I usually start new players off with singing songs and strumming chords. (If you are just starting out, this is an excellent foundation. Playing melody at the get-go, IMHO, is too big a gulp.) Little did I know how Al was going to struggle with accompanying his singing. A couple months ago, he presented me with a song he likes and wanted to sing and play. The chords were easy enough–I, IV and V–but he couldn’t make sense of their placement over just the lyrics on the page. Some of the chord placements were off, so I tweaked them, but they still didn’t make visual sense to him. Their placements, even though perfect, were erratically spaced over the lyrics, and had to be this way.
A chance, off-the-cuff acquaintance made with Karen (we met standing in line at a local Starbucks about six weeks ago ) led to a two-hour visit and fast friendship. We sat together at a community table in the store and talked about many things. As she shared with me some of the fantastic things her daughter has done with her school students, an answer for Al’s chord-placement dilemma came to the fore. I went home and transcribed the song to music notation so that Al could see why the chord changes land where they do, including one occurring between words. Further, I set each musical phrase on its own staff and aligned the bar lines down the page so he could see how regular and normal the chord changes are. Even though Al doesn’t read music, this visual picture provided some metrical logic to chord placement in ways that lyrics alone cannot provide. After that lesson, I re-processed the notation for the other songs he plays in the same way. Al is on his way now. (I’d say the bigger trick at this point is coordinating the erratic singing mouth with the constant, steady beat of strumming, but that’s another story.)

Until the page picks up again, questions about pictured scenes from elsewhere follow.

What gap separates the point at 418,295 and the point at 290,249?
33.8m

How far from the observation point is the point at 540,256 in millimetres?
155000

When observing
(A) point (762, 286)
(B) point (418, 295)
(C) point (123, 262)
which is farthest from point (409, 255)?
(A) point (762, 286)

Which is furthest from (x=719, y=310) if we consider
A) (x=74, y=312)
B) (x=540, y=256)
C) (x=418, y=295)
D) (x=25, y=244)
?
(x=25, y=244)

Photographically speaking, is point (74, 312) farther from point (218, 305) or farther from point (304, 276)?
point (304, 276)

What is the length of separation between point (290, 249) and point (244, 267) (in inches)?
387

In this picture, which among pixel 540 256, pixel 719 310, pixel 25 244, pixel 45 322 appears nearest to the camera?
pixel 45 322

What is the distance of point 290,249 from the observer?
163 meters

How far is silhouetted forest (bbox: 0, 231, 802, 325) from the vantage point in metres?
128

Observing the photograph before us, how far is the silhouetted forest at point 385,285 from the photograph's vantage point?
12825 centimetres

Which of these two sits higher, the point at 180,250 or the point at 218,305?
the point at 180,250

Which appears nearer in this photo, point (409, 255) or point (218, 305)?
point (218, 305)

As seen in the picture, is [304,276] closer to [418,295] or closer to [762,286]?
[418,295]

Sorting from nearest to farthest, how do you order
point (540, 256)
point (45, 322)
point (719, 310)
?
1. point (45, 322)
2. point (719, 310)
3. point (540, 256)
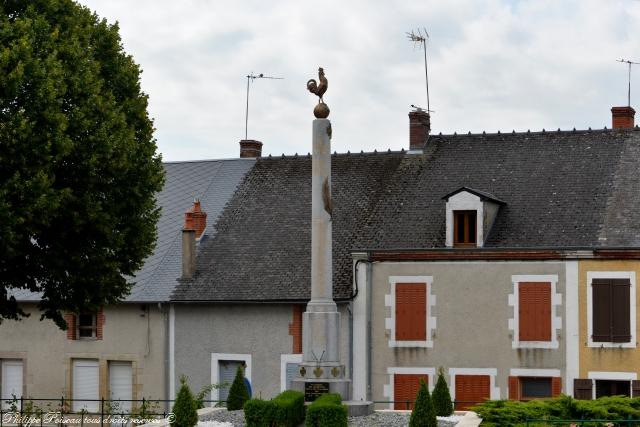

AL took his concept a little further prior to a webcam lesson a couple weels ago. He’d explored a song of his own choosing (something I’m all for, by the way; practical application is always good). He sent me notation for the song a few months earlier, and I could see that it was within his realm to sing and play. Al sang the song and then said something about adding a chord that needed to be in there. I initially blee off his comment becsuses everything sounded okay to my ear, and then he said it again. Time to look at the score, when I immediately caught up with his comment: the song definitely needed I-V-I at the end of the second phrase, but the score showed I-I-I. He had placed V exactly, to please his ear and soul. Bravo, Al!
Al’s find reinforces how we cannot trust everything we see in print, much as evein as would like to. In fact, the more I look at chords in the scores my students bring to their lessons, the more I realize how many musicians out there do not know how to make harmonic sense of even the simplest songs. This is why I’m so keen on making sure autoharpists–really any musician who chords–understand how to chord tunes with plain-vanilla harmony.
For a beginning autoharpist to fill in a missing chord tells me how much he is absorbing about harmory that makes sense to the ear. Yes, Al impresses me indeed!